The Wisdom And/or Madness of Crowds - BerislavLopac
https://ncase.me/crowds/
======
symlock
Crowds can't have "wisdom" by nature of the averaging that must occur for
binary choices/responses from a crowd.

"Knowledge of the Crowd" is the correct phrase as the storage capacity +
experience is greater the larger the crowd.

In other words, you can use a crowd to ask questions that the whole does not
need to answer: " _Has anyone every done X before?_ " but you cannot use them
to ask questions they all should reply to: " _Do you all want to do X?_ "

------
everdev
Brilliant UI.

What about contrarian nodes though? I insist on meditating and not drinking
even though my connections around me do the opposite. It feels almost like a
challenge and I wonder if they all joined me if I'd feel less attached to
those ideas.

------
empath75
Very well done. I'd like to see some puzzles with good and bad contagions at
the same time, though. Because as it is, if you're optimizing for wisdom,
you're also optimizing for binge drinking.

------
seccess
This is super cool to play around with and really illustrative.

One thing I noticed about the game is that I was able to "solve" some puzzles
by accident when I went to erase a set of edges at once. I guess at some step
during removing edges the puzzle was solved, but the game both registered the
puzzle was complete AND applied the rest of the erasures afterwards. This lead
to me moving to the next screen when the network didn't satisfy the
requirement, so I didn't get to see the actual solution.

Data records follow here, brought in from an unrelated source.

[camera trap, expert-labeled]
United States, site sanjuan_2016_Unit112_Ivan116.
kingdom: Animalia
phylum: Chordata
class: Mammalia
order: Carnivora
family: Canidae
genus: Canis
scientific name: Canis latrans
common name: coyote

I would recommend changing the game so that it either waits for the user to
let go of the mouse button (ie all the edits are applied before checking for
correctness), or ignoring edits for a set period of time after the solution is
found.

------
talkingtab
Very interesting and helpful. It would be nice to have an "answer page" since
I was at times struggling with how to get the answer. But really good! thanks!

------
cs702
This is a _fantastic_ interactive introduction to networks that anyone can
understand.

It deserves to be seen by as many people as possible.